Text shown >>

[Start of section]

The 8.25 inch refractor housed in the observatory's copper dome was purchased from Warner & Swasey (with optics produced by John Brashear), and delivered to the university in 1894. Initially the telescope was housed in a dome atop the Science Hall on the university campus. This location
was soon found to have been a poor choice; nearby trees and buildings obscured the horizon, and the
vibrations produced by passing streetcars disturbed observations.

In the early 20th century a search was begun for a more suitable location to house the telescope, and a site on the Waveland Golf Course (nearly two miles west of the university campus) was chosen. The city of Des Moines agreed to provide the site (0.23 acres) and maintain the exterior of the building if Drake University would supply and maintain the observatory instruments, maintain the building interior, and offer public programs. The observatory building was constructed from Indiana limestone during the years 1920–1921, and was dedicated on November 5, 1921. At the time of its opening, the observatory housed a meridian transit telescope which was used to provide official time for the city of Des Moines (in addition to the main telescope in the dome).

[End of section]

Given data >>
[Start of section]

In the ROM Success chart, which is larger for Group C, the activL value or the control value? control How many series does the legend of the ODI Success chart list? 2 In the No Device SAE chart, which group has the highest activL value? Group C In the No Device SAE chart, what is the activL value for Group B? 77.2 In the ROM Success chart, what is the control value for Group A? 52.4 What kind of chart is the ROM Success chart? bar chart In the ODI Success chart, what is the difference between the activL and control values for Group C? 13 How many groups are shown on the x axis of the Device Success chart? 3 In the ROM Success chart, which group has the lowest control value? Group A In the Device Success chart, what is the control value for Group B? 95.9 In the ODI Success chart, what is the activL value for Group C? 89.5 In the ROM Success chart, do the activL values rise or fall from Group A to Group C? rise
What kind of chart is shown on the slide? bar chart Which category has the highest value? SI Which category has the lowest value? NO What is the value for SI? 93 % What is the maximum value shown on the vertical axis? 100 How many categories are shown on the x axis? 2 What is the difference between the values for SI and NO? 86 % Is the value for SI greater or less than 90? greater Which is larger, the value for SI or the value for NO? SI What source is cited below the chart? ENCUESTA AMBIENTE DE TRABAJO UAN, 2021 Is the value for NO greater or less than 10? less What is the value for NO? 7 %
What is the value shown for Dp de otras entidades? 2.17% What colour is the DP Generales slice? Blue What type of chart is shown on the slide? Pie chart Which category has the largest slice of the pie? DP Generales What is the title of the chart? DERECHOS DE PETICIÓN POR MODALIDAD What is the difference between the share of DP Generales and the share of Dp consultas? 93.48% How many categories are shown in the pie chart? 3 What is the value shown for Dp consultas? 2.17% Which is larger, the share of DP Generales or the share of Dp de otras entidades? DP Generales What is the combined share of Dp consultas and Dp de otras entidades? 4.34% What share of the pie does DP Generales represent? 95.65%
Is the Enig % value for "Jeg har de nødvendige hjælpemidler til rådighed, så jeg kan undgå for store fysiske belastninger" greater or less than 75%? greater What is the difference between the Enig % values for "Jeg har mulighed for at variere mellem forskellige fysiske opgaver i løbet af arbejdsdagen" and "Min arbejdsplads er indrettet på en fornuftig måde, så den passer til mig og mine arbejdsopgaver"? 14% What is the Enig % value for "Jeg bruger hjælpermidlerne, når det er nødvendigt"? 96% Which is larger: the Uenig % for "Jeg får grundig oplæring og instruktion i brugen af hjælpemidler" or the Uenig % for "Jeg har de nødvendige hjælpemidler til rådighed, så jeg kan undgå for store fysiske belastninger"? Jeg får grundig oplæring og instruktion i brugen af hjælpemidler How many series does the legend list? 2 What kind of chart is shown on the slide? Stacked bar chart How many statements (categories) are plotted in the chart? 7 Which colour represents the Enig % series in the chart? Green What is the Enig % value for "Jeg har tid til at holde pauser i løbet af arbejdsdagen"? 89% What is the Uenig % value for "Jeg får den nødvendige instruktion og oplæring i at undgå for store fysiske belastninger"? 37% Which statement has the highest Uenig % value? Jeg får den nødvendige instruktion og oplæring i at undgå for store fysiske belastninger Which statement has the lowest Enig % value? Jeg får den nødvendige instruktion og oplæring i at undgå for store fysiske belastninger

[End of section]

Rewrite the paragraph of the observatory text that begins "In the early 20th century" as a short bulleted list that keeps its main facts. Rely only on the observatory text, not on the material.

Written reply >>
- In the early 20th century, a site on the Waveland Golf Course, nearly two miles west of campus, was chosen for the telescope.
- The city of Des Moines agreed to provide the 0.23-acre site and maintain the building's exterior.
- In return, Drake University would supply and maintain the instruments, keep up the interior, and offer public programs.
- The building was made of Indiana limestone in 1920–1921 and dedicated on November 5, 1921.
- Besides the main telescope in the dome, it housed a meridian transit telescope that provided official time for Des Moines.